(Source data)
########################################

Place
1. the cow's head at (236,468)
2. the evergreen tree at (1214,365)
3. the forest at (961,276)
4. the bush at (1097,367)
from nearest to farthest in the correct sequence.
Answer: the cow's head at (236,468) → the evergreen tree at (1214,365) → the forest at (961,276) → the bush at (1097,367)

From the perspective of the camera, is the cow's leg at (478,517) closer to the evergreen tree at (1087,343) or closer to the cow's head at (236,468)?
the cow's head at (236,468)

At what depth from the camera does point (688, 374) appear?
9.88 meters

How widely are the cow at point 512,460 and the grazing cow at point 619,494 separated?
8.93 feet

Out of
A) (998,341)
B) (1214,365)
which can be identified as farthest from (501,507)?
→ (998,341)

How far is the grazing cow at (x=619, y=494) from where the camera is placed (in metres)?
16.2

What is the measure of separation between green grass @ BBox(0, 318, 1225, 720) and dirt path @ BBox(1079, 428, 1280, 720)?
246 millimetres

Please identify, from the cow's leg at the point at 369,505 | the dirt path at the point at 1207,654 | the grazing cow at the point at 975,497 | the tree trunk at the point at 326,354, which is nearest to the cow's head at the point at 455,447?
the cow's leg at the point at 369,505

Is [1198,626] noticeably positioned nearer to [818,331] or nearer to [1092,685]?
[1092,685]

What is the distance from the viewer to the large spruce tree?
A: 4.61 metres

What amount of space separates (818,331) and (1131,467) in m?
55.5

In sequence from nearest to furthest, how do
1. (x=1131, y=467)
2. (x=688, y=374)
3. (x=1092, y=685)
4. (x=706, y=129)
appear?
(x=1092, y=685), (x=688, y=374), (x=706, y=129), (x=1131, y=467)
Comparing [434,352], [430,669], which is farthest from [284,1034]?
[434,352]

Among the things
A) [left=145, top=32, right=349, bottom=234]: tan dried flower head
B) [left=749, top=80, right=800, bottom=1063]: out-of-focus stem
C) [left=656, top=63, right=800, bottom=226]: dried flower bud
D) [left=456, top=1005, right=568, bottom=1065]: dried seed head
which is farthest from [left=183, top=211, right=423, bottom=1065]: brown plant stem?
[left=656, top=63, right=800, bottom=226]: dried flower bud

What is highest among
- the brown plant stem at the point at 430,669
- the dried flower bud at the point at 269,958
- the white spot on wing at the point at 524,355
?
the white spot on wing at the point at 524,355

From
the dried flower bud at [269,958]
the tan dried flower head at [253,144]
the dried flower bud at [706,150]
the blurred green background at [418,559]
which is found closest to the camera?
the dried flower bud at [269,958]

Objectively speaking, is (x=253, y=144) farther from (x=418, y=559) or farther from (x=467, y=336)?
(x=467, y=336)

########################################

## Requirement
Reproduce word for word every line from the start of the source data down to and including the line that contains "Answer: the cow's".

## Full answer
Place
1. the cow's head at (236,468)
2. the evergreen tree at (1214,365)
3. the forest at (961,276)
4. the bush at (1097,367)
from nearest to farthest in the correct sequence.
Answer: the cow's head at (236,468) → the evergreen tree at (1214,365) → the forest at (961,276) → the bush at (1097,367)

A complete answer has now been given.